Porcupine Programmer: db

Showing posts with label db. Show all posts

Saturday, January 25, 2014

Offline mode in Android apps, part 3 - old db schemas

The first post in this series explained the first consequence on implementing the offline mode - performing the data migrations. In second part I showed a workaround for the rudimentary SQLite's ALTER TABLE syntax. If you have checked the link to MigrationHelper class I mentioned, you migth have noticed that it's just a tiny part of a larger library, which allows you to define database schemas. Note the plural "schemas": the whole point of this library is defining both current schema and the schemas for the older versions of your app. This post explains why do you have to do this.

Let's say in the first version you have the following data structure:

public static class User {
  public long id;
  public String firstName;
  public String lastName;
  public String email;
}

And the table definition for this table in your SQLiteOpenHelper looks like this:

private static final String CREATE_TABLE_USERS = "CREATE TABLE " +
    TABLE_USERS +
    " ( " +
    ID + " INTEGER PRIMARY KEY AUTOINCREMENT " + ", " +
    FIRST_NAME + " TEXT " + ", " +
    LAST_NAME + " TEXT " + ", " +
    EMAIL + " TEXT " +
    " ) ";

In the next version you decide to keep only the first name in a single field, so you change your data structure accordingly and perform the data migration. In the snippet below I used the MigrationHelper, but you might have as well performed the migration by hand:

private static final String CREATE_TABLE_USERS = "CREATE TABLE " +
    TABLE_USERS +
    " ( " +
    ID + " INTEGER PRIMARY KEY AUTOINCREMENT " + ", " +
    NAME + " TEXT " + ", " +
    EMAIL + " TEXT " +
    " ) ";

@Override
public void onUpgrade(SQLiteDatabase db, int oldVersion, int newVersion) {
  MigrationsHelper helper = new MigrationsHelper();
  if (oldVersion < 2) {
    helper.performMigrations(db, 
        TableMigration.of(TABLE_USERS)
            .to(CREATE_TABLE_USERS)
            .withMapping(NAME, FIRST_NAME)
            .build()
    );
  }
}

Then you decide that the email field should be mandatory, so you change the schema and migrate the data again:

private static final String CREATE_TABLE_USERS = "CREATE TABLE " +
    TABLE_USERS +
    " ( " +
    ID + " INTEGER PRIMARY KEY AUTOINCREMENT " + ", " +
    NAME + " TEXT " + ", " +
    EMAIL + " TEXT NOT NULL" +
    " ) ";

@Override
public void onUpgrade(SQLiteDatabase db, int oldVersion, int newVersion) {
  MigrationsHelper helper = new MigrationsHelper();
  if (oldVersion < 2) {
    helper.performMigrations(db,
        TableMigration.of(TABLE_USERS)
            .to(CREATE_TABLE_USERS)
            .withMapping(NAME, FIRST_NAME)
            .build()
    );
  }
  if (oldVersion < 3) {
    db.execSQL("DELETE FROM " + TABLE_USERS + " WHERE " + EMAIL + " IS NULL");
    helper.performMigrations(db,
        TableMigration.of(TABLE_USERS)
            .to(CREATE_TABLE_USERS)
            .build()
    );
  }
}

The code looks fine, but you have just broken migrations from v1 to v3. If there is an user with a null email field, the app will crash in line 13 above. But why, shouldn't the email field in v2 schema be nullable? It should, but this migration uses the constant containing the latest schema definition with different column constraint.
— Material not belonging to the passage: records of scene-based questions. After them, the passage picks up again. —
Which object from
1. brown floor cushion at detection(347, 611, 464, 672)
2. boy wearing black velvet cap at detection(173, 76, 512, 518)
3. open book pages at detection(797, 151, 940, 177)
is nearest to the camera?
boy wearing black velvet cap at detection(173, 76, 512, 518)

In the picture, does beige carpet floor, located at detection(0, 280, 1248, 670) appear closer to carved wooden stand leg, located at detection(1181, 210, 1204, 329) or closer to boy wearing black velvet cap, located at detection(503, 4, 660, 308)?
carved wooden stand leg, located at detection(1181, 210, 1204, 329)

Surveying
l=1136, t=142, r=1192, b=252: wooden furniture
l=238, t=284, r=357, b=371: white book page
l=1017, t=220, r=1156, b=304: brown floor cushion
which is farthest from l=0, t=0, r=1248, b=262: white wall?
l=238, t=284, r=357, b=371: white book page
The worst thing about this kind of bugs is that it might slip through your tests, because the crash happens only if you have a specific data before the application update.

You migth be tempted to define separate migrations from every old version to the latest one (in our case migrations from v1 to v3 and from v2 to v3) and always execute only single migration, but this workaround doesn't scale. For each new migration you'd have to check and potentially update every existing migration. When you publish the app twice a month, this quickly becomes a huge problem.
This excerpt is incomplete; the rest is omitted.